Page 47 of The Perfect Game

I know, but I brought you something. Can I just talk to you for a minute?

Another long pause before she sent,You get one minute.

My stomach dropped, knowing she must be angrier than I thought. I stepped out of the car with the flowers and the small bag of treats and walked up to the front door.

The door cracked, and Serena slid out, pulling on a zip-up jacket. Her hair was in a high ponytail, and her eyes looked a little puffy, but the roof of the porch blocked the moonlight, making it difficult to see clearly.

“I know I’m really late, and I’m sorry for missing your birthday tonight. The camp went longer, and then they announced there was a scrimmage game after. Did you, uh, did you have a good day?” I needed her to say something, to help me figure out how I could make it up to her.

“It was all right. The party was kind of fun.” She paused, glancing down at her bare feet for a moment and then back up to me. “I just wish you’d been there.”

Nodding, I said, “I know. Me too. I was trying to get here as soon as I could. I got you a couple of things and want to take you to dinner tomorrow. Are you free around six?” I stretched the flowers out to her in one hand and the treats in the other, smiling as wide as I could with the tension around us.

Serena shook her head, her lips pressed together like she was about to cry. “I can’t, Ben. I don’t think I can do this right now.”

“C-can’t do what?” My stutter was coming back at the worst time ever.

“Us,” she said, pointing a finger and waving it between the two of us. “We have a lot going on, you with baseball and me with volleyball just starting up. Maybe it’s better if we just say we had a good run and leave it at that.”

I took a step back as if her words had physically hit me. Was this just how she was? I know I hadn’t been the best boyfriend, but I wasn’t ready to end things.

“I don’t want to be done, Serena.” My voice broke on her name, and I turned my head for a moment, looking out at the lawn while I tried to get it under control. “I think we’re really good together.”

“Go home, Ben. I’ll see you at school.” She crossed her arms and turned back to the door, slipping inside without a backward glance.

My limbs were paralyzed, and I stared at the door for longer than I can remember. School didn’t start for another two weeks. When I could finally move, I left the flowers and bag on the front porch and walked out to my truck.

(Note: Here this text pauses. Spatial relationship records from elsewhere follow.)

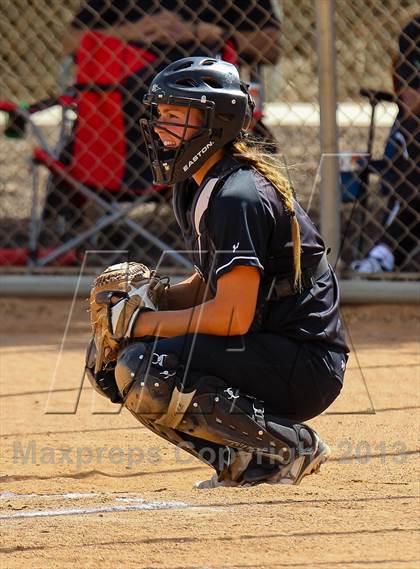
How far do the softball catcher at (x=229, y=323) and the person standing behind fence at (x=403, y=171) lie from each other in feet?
9.58

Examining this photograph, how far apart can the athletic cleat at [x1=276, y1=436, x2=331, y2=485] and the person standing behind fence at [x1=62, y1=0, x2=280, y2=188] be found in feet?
11.4

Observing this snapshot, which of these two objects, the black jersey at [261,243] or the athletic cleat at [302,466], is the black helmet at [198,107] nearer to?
the black jersey at [261,243]

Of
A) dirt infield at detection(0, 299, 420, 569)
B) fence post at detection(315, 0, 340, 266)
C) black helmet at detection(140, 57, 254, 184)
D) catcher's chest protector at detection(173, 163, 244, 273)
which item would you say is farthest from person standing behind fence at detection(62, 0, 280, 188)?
black helmet at detection(140, 57, 254, 184)

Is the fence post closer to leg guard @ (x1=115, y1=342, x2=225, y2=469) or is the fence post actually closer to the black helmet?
the black helmet

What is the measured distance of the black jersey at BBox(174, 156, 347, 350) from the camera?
11.0 feet

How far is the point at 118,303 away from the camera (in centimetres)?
357

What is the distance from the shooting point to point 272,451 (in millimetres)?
3549

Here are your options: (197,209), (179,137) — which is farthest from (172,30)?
(197,209)

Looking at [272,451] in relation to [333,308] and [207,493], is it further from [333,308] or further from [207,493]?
[333,308]

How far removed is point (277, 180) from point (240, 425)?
0.77m

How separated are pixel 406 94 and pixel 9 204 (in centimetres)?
381

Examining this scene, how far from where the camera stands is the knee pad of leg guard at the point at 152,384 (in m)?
3.46

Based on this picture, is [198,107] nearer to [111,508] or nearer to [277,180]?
[277,180]

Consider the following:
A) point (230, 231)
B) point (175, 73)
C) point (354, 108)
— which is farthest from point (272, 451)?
point (354, 108)
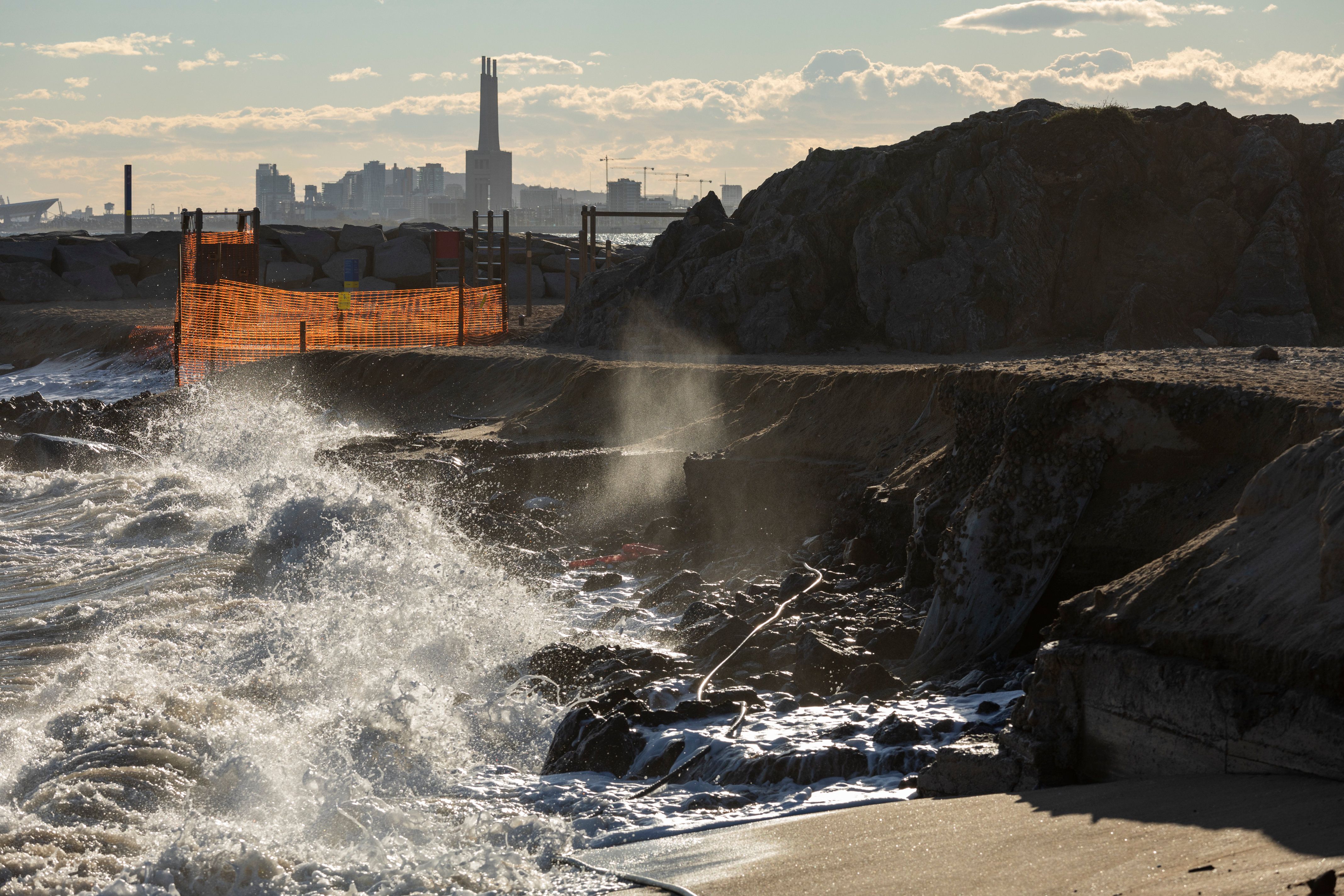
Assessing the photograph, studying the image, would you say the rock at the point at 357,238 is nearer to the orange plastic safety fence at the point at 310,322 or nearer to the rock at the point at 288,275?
the rock at the point at 288,275

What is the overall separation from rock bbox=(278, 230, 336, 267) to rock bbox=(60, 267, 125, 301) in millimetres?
5535

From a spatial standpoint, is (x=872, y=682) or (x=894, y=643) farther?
(x=894, y=643)

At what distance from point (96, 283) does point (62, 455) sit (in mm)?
22789

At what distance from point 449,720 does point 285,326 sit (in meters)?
19.6

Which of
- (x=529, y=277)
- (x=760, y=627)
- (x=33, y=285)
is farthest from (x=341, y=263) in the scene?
(x=760, y=627)

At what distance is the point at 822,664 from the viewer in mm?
7129

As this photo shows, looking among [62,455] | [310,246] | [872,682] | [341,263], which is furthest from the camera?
[310,246]

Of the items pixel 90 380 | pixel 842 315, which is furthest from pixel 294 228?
pixel 842 315

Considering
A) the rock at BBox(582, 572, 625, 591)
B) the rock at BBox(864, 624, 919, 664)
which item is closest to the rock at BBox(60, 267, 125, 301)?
the rock at BBox(582, 572, 625, 591)

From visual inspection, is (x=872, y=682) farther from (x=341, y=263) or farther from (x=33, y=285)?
(x=33, y=285)

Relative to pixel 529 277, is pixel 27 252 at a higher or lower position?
higher

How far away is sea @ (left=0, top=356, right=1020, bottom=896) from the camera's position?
4.96 m

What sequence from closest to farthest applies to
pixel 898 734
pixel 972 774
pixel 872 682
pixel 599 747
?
pixel 972 774, pixel 898 734, pixel 599 747, pixel 872 682

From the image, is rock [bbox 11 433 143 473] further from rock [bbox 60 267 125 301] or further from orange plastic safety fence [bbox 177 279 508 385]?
rock [bbox 60 267 125 301]
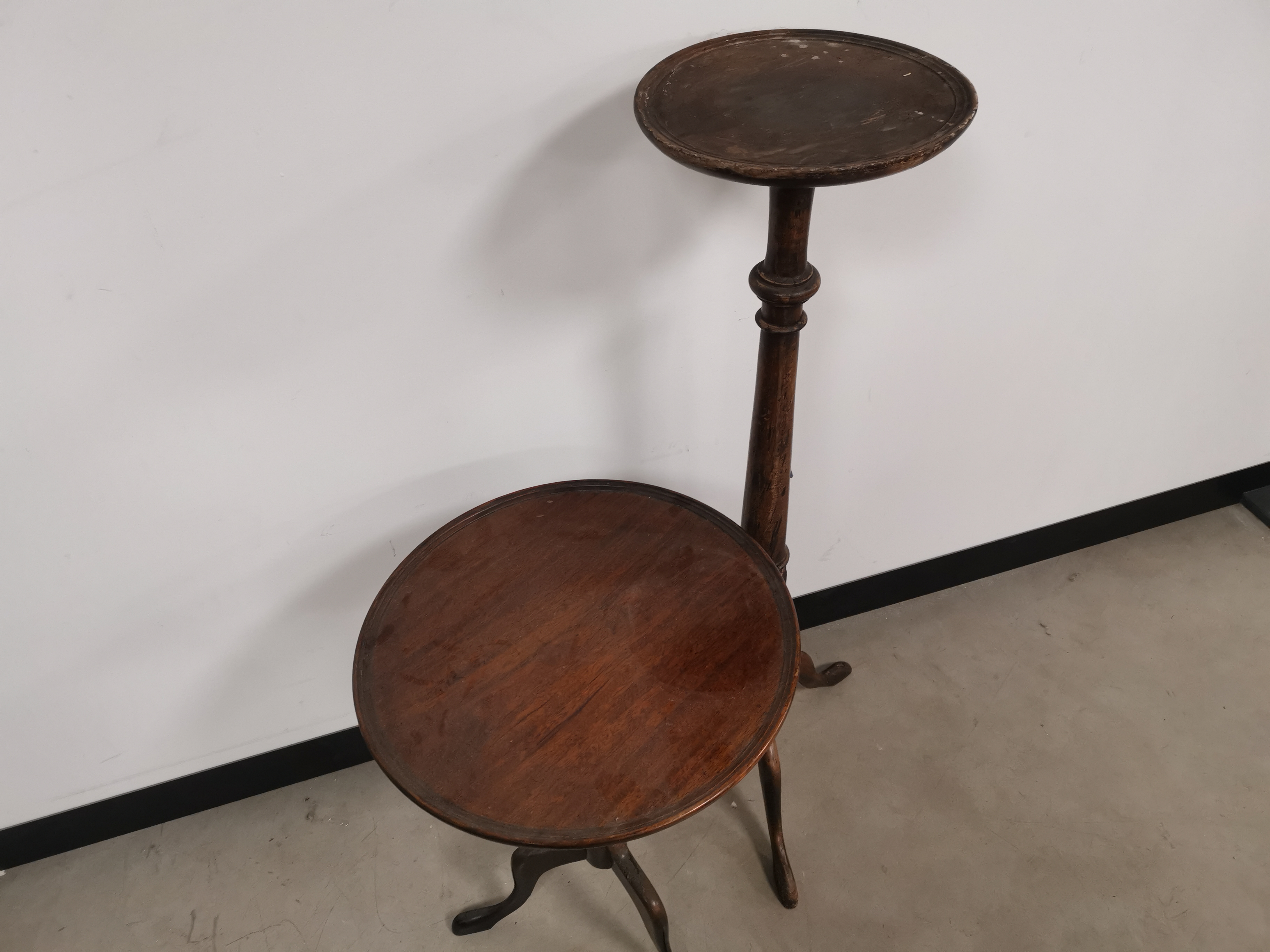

It had finally happened. I’d ruined our relationship by worrying so much about the things I thought I could control that I’d pushed Serena away. I’d let my need to prove my dad wrong drive the doubt she had about people not supporting her even deeper than when I’d first met her.

For the first time, instead of wishing I had more time to practice my pitches, I wished for a way to go back and fix the things I’d messed up. Because moving on from Serena Gates didn’t seem possible right now.

Thirty-One

Serena

“Are you ever going to smile again?” Penny asked, punching me lightly in the shoulder. The four of us were at Lou’s diner, and she’d sat down next to us on her break.

It had been ten days since my surprise birthday party and breakup with Ben, and I wasn’t sure I’d ever be okay again. I hadn’t seen him since, but with school starting next week, I knew I was bound to.

I’d been surprised when he’d shown up so late, and I wanted to talk to him about it, to tell him how much I’d wanted him to be there at the party. But when he tried to hand me the gifts he’d brought, it was like he was trying to buy back my affection, just like my parents. I was done with people who wouldn’t even put in the effort to be with me.

I gave Penny a fake smile and picked up a fry, slathering it in ketchup before sticking it in my mouth.

“That doesn’t count, girl,” Brynn said, chucking a balled-up straw wrapper in my direction.

“I’m fine, you guys. Or I will be. Eventually.”

“Would you be happier if Ben were here?” Kate asked, her eyes pleading for some answer to solve the problem.

I leaned my head back on the top of the booth and sighed. I’d told them all about what had happened after the party, and as much as I said I wanted to move on, they seemed to be having a harder time of letting go of Ben than I was.

Or so I told myself.

There were several times where something small would trigger a memory of Ben, and I pushed them out of my mind as fast as they came. It was easier than really feeling the betrayal.

“I don’t think so, Kate. You guys are the only ones who actually listen and care about me. Who support me in my life. I just—I don’t want to end up with someone who thinks he can just bring me gifts to make up for not spending time with me, you know? And don’t say that it was one night, Brynn, because it started before that night. I want him to do well in baseball. I want him to succeed and get a scholarship because I still care about him. But I don’t want to go through the rollercoaster of emotions every time we’re supposed to do something and he has to get something perfect before we can hang out.”

Penny wrapped her arm around my shoulder and gave me a side hug. “I can understand that.”